BDC's Invitation

Broadland District Council's invitation to visitors to their website to send in their views on the Joint Core Strategy Examination in Public Inspectors' changes by the 2nd February 2011 is a little half-hearted. Nice banner headline but no further background information - nothing but a link straight to the GNDP's website which in itself is enough to baffle the faint-hearted.

One suspects that take up of this invitation will be limited due to lack of comprehensible information and the totally unfriendly layout of the Inspectors' Note. It seems that this is nothing more than another formality in the JCS's journey through the system. Lack of response will not mean agreement to the changes as even those that have been present at the EiP will be wondering how to respond to that 'note' in a meaningful way which might have some impact.

1 comment:

  1. I think Broadland Council have done their best, and so has the Inspector, to hand us (the public) the opportunity to make really hard-hitting comments.

    I was told on Sunday by the husband of a County Councillor that critical comments to the Council are always best made individually (whatever the topic), to increase the total number - because a joint objection signed by, say, 100 people, is simply counted as one.

    A template comment ought to be drafted, then people can simply write it out by hand, make any alterations they wish, and send it to the proper address by 2nd February.

    The Inspector has done two things for us.

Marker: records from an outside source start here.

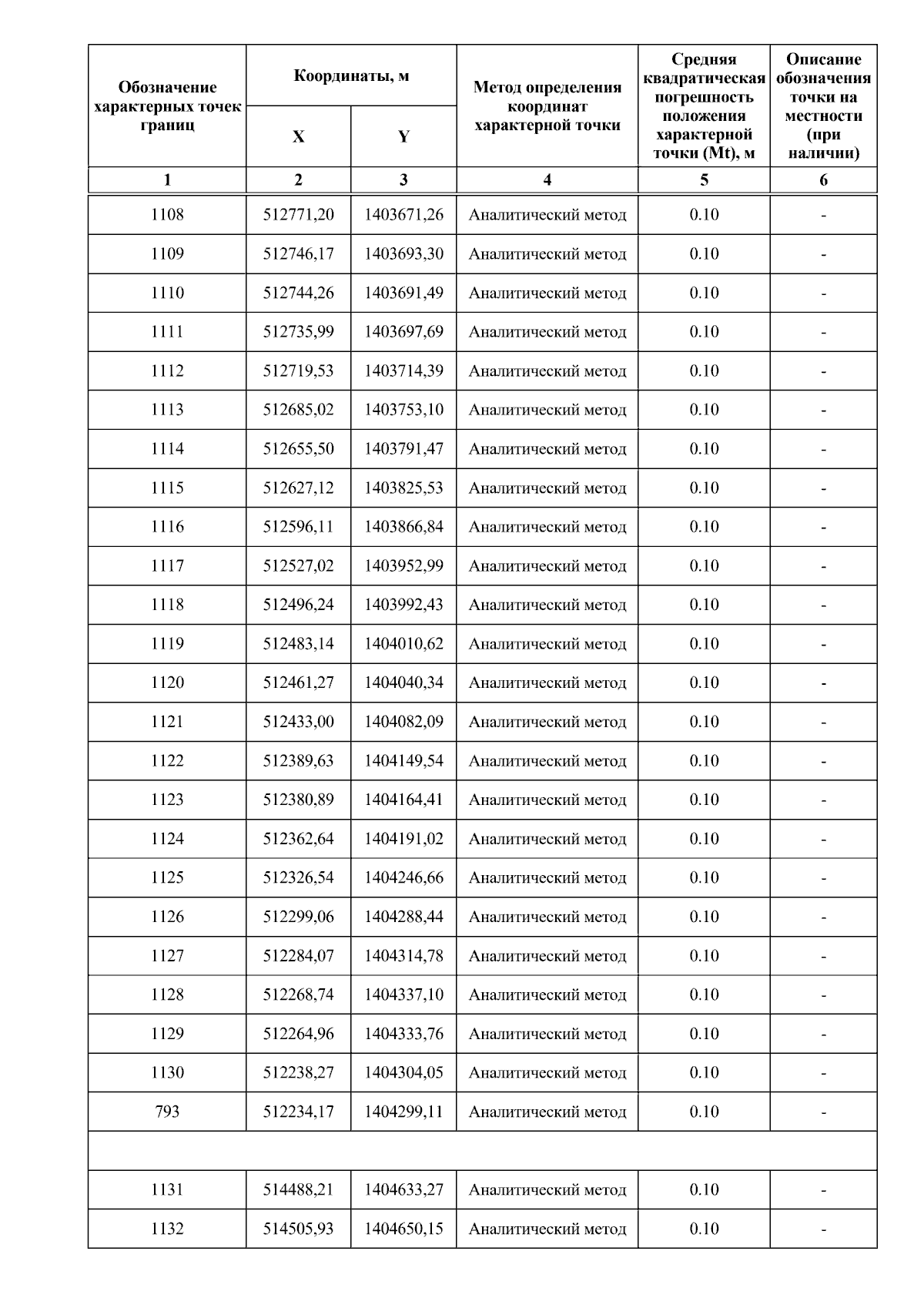 | Обозначение характерных точек границ | Координаты, м X | Координаты, м Y | Метод определения координат характерной точки | Средняя квадратическая погрешность положения характерной точки (Mt), м | Описание обозначения точки на местности (при наличии) |
|---|---|---|---|---|---|
| 1 | 2 | 3 | 4 | 5 | 6 |
| 1108 | 512771,20 | 1403671,26 | Аналитический метод | 0.10 | - |
| 1109 | 512746,17 | 1403693,30 | Аналитический метод | 0.10 | - |
| 1110 | 512744,26 | 1403691,49 | Аналитический метод | 0.10 | - |
| 1111 | 512735,99 | 1403697,69 | Аналитический метод | 0.10 | - |
| 1112 | 512719,53 | 1403714,39 | Аналитический метод | 0.10 | - |
| 1113 | 512685,02 | 1403753,10 | Аналитический метод | 0.10 | - |
| 1114 | 512655,50 | 1403791,47 | Аналитический метод | 0.10 | - |
| 1115 | 512627,12 | 1403825,53 | Аналитический метод | 0.10 | - |
| 1116 | 512596,11 | 1403866,84 | Аналитический метод | 0.10 | - |
| 1117 | 512527,02 | 1403952,99 | Аналитический метод | 0.10 | - |
| 1118 | 512496,24 | 1403992,43 | Аналитический метод | 0.10 | - |
| 1119 | 512483,14 | 1404010,62 | Аналитический метод | 0.10 | - |
| 1120 | 512461,27 | 1404040,34 | Аналитический метод | 0.10 | - |
| 1121 | 512433,00 | 1404082,09 | Аналитический метод | 0.10 | - |
| 1122 | 512389,63 | 1404149,54 | Аналитический метод | 0.10 | - |
| 1123 | 512380,89 | 1404164,41 | Аналитический метод | 0.10 | - |
| 1124 | 512362,64 | 1404191,02 | Аналитический метод | 0.10 | - |
| 1125 | 512326,54 | 1404246,66 | Аналитический метод | 0.10 | - |
| 1126 | 512299,06 | 1404288,44 | Аналитический метод | 0.10 | - |
| 1127 | 512284,07 | 1404314,78 | Аналитический метод | 0.10 | - |
| 1128 | 512268,74 | 1404337,10 | Аналитический метод | 0.10 | - |
| 1129 | 512264,96 | 1404333,76 | Аналитический метод | 0.10 | - |
| 1130 | 512238,27 | 1404304,05 | Аналитический метод | 0.10 | - |
| 793 | 512234,17 | 1404299,11 | Аналитический метод | 0.10 | - |
| | | | | | |
| 1131 | 514488,21 | 1404633,27 | Аналитический метод | 0.10 | - |
| 1132 | 514505,93 | 1404650,15 | Аналитический метод | 0.10 | - |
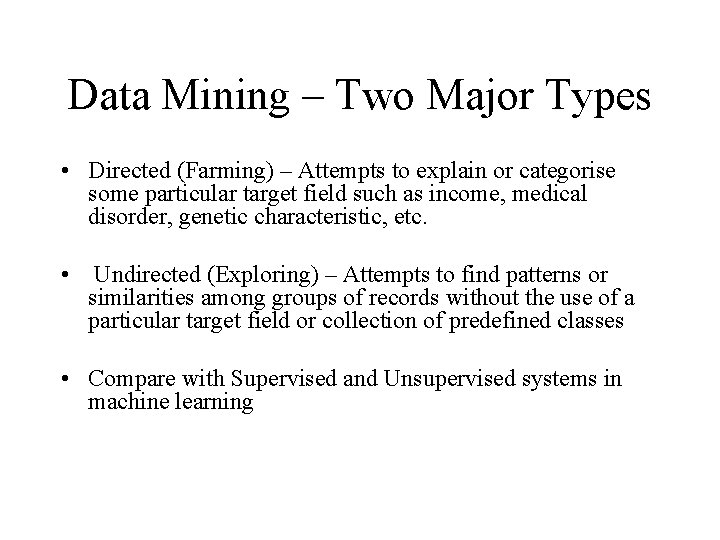 Data Mining – Two Major Types

• Directed (Farming) – Attempts to explain or categorise some particular target field such as income, medical disorder, genetic characteristic, etc.

• Undirected (Exploring) – Attempts to find patterns or similarities among groups of records without the use of a particular target field or collection of predefined classes

• Compare with Supervised and Unsupervised systems in machine learning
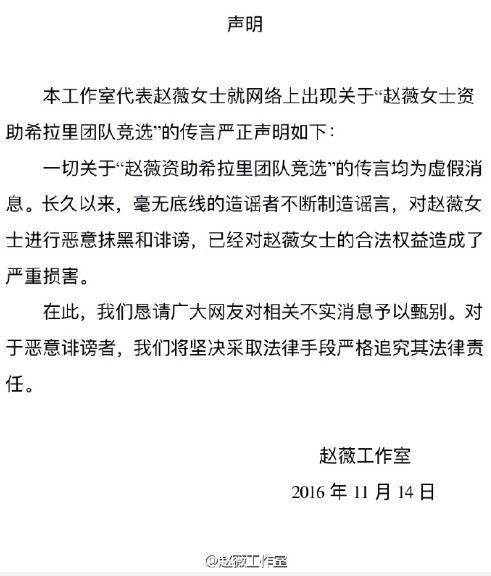 声明

本工作室代表赵薇女士就网络上出现关于“赵薇女士资助希拉里团队竞选”的传言严正声明如下：

一切关于“赵薇资助希拉里团队竞选”的传言均为虚假消息。长久以来，毫无底线的造谣者不断制造谣言，对赵薇女士进行恶意抹黑和诽谤，已经对赵薇女士的合法权益造成了严重损害。

在此，我们恳请广大网友对相关不实消息予以甄别。对于恶意诽谤者，我们将坚决采取法律手段严格追究其法律责任。

赵薇工作室

2016 年 11 月 14 日

@赵薇工作室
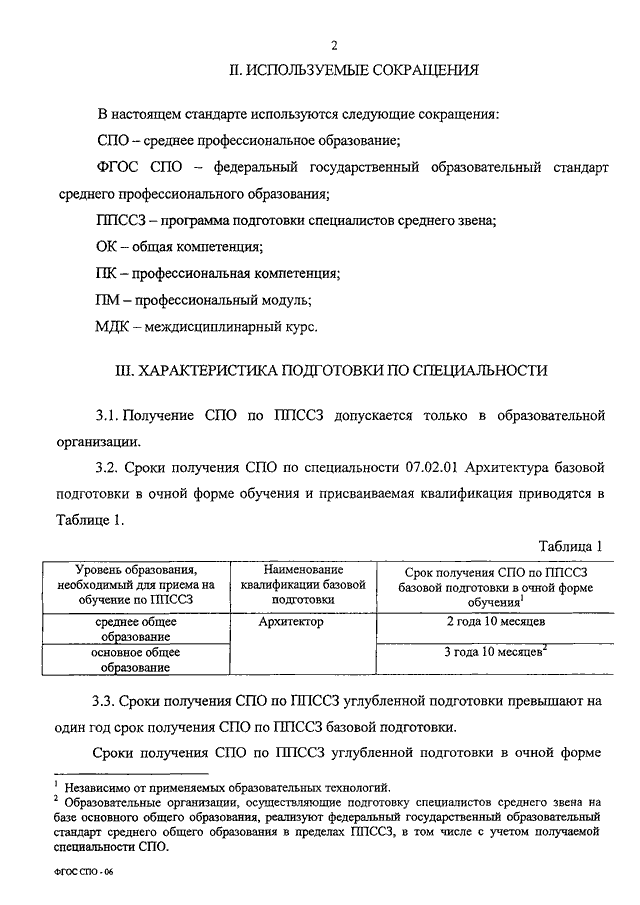 2

II. ИСПОЛЬЗУЕМЫЕ СОКРАЩЕНИЯ

В настоящем стандарте используются следующие сокращения:

СПО – среднее профессиональное образование;

ФГОС СПО – федеральный государственный образовательный стандарт среднего профессионального образования;

ППССЗ – программа подготовки специалистов среднего звена;

ОК – общая компетенция;

ПК – профессиональная компетенция;

ПМ – профессиональный модуль;

МДК – междисциплинарный курс.

III. ХАРАКТЕРИСТИКА ПОДГОТОВКИ ПО СПЕЦИАЛЬНОСТИ

3.1. Получение СПО по ППССЗ допускается только в образовательной организации.

3.2. Сроки получения СПО по специальности 07.02.01 Архитектура базовой подготовки в очной форме обучения и присваиваемая квалификация приводятся в Таблице 1.

Таблица 1

| Уровень образования, необходимый для приема на обучение по ППССЗ | Наименование квалификации базовой подготовки | Срок получения СПО по ППССЗ базовой подготовки в очной форме обучения$^1$ |
|---|---|---|
| среднее общее образование | Архитектор | 2 года 10 месяцев |
| основное общее образование | | 3 года 10 месяцев$^2$ |

3.3. Сроки получения СПО по ППССЗ углубленной подготовки превышают на один год срок получения СПО по ППССЗ базовой подготовки.

Сроки получения СПО по ППССЗ углубленной подготовки в очной форме

$^1$ Независимо от применяемых образовательных технологий.
$^2$ Образовательные организации, осуществляющие подготовку специалистов среднего звена на базе основного общего образования, реализуют федеральный государственный образовательный стандарт среднего общего образования в пределах ППССЗ, в том числе с учетом получаемой специальности СПО.

ФГОС СПО - 06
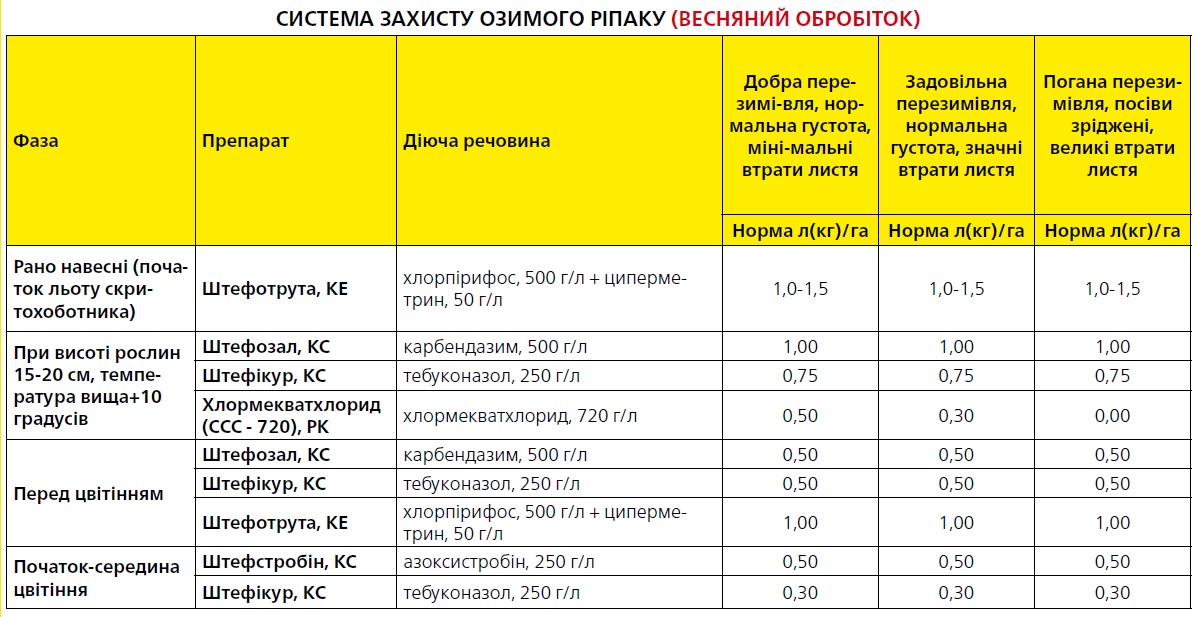 СИСТЕМА ЗАХИСТУ ОЗИМОГО РІПАКУ (ВЕСНЯНИЙ ОБРОБІТОК)

| Фаза | Препарат | Діюча речовина | Добра перезимі-вля, нормальна густота, міні-мальні втрати листя | Задовільна перезимівля, нормальна густота, значні втрати листя | Погана перезимівля, посіви зріджені, великі втрати листя |
|---|---|---|---|---|---|
| | | | Норма л(кг)/га | Норма л(кг)/га | Норма л(кг)/га |
| Рано навесні (початок льоту скритохоботника) | Штефотрута, КЕ | хлорпірифос, 500 г/л + циперметрин, 50 г/л | 1,0-1,5 | 1,0-1,5 | 1,0-1,5 |
| При висоті рослин 15-20 см, температура вища+10 градусів | Штефозал, КС | карбендазим, 500 г/л | 1,00 | 1,00 | 1,00 |
| | Штефікур, КС | тебуконазол, 250 г/л | 0,75 | 0,75 | 0,75 |
| | Хлормекватхлорид (ССС - 720), РК | хлормекватхлорид, 720 г/л | 0,50 | 0,30 | 0,00 |
| Перед цвітінням | Штефозал, КС | карбендазим, 500 г/л | 0,50 | 0,50 | 0,50 |
| | Штефікур, КС | тебуконазол, 250 г/л | 0,50 | 0,50 | 0,50 |
| | Штефотрута, КЕ | хлорпірифос, 500 г/л + циперметрин, 50 г/л | 1,00 | 1,00 | 1,00 |
| Початок-середина цвітіння | Штефстробін, КС | азоксистробін, 250 г/л | 0,50 | 0,50 | 0,50 |
| | Штефікур, КС | тебуконазол, 250 г/л | 0,30 | 0,30 | 0,30 |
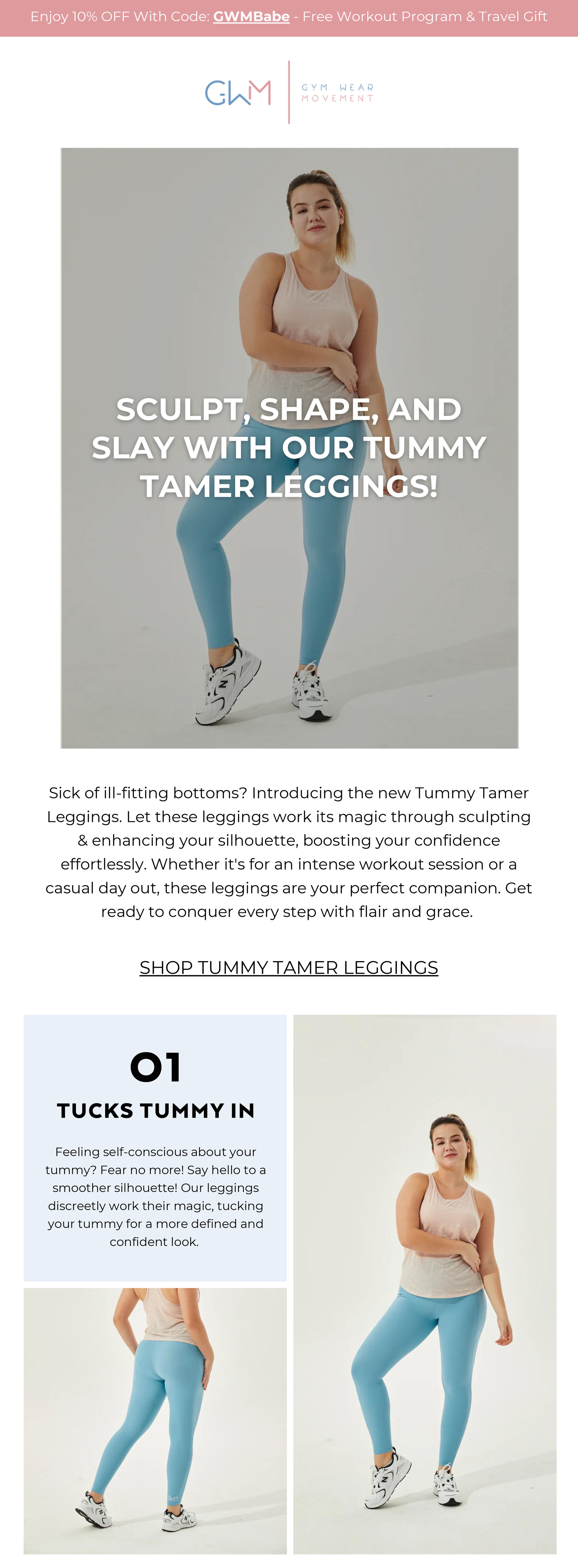 Enjoy 10% OFF With Code: GWMBabe - Free Workout Program & Travel Gift

GWM
GYM WEAR
MOVEMENT

SCULPT, SHAPE, AND SLAY WITH OUR TUMMY TAMER LEGGINGS!

Sick of ill-fitting bottoms? Introducing the new Tummy Tamer Leggings. Let these leggings work its magic through sculpting & enhancing your silhouette, boosting your confidence effortlessly. Whether it's for an intense workout session or a casual day out, these leggings are your perfect companion. Get ready to conquer every step with flair and grace.

SHOP TUMMY TAMER LEGGINGS

01

TUCKS TUMMY IN

Feeling self-conscious about your tummy? Fear no more! Say hello to a smoother silhouette! Our leggings discreetly work their magic, tucking your tummy for a more defined and confident look.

He has insisted that development to the north of Norwich be stated by the JCS to be utterly dependent on the construction of the NDR. He has not insisted, but it is common knowledge, that any increase in vehicular emissions anywhere is against both national and international law, and those laws are simple to quote and produce. So this is quite a formidable weapon that we have been given access to. We had access to it before, but the Inspector has pinned the whole project on it. What are we waiting for? It is not an attack on your own car etc. to pull out the law on vehicle emissions. It is an attack on any MORE vehicles entering the area.

    The NDR cannot go ahead – it probably won’t get the funding anyway, but the reason it cannot go ahead is that the whole idea is unlawful. It is not for the Inspector to say this. It is for us or our Councillors - but our Councillors seem to be a bit shy and tongue-tied, so that leaves us.

    The second plank of the Inspector's comments is a kindly but rather vague gesture towards the importance of any building being sustainable in terms of water supply, carbon emissions, etc. There is also a request that biodiversity corridors be enhanced between the various green spaces which the developers aim to retain. It would be possible to simply support these changes, adding that they are the bare minimum required by the Biodiversity Convention and the Climate Change Convention to ensure the survival of many species including our own. A caveat could be, that it is no good creating green "Bantustans" linked by green corridors - if the many species on which we depend are to thrive, there must be huge areas of non-toxic farmland interspersed with huge areas of wild habitat, and human settlements must be kept well separated and of a sustainable size (and already, many towns in Norfolk need reducing in size to be truly sustainable).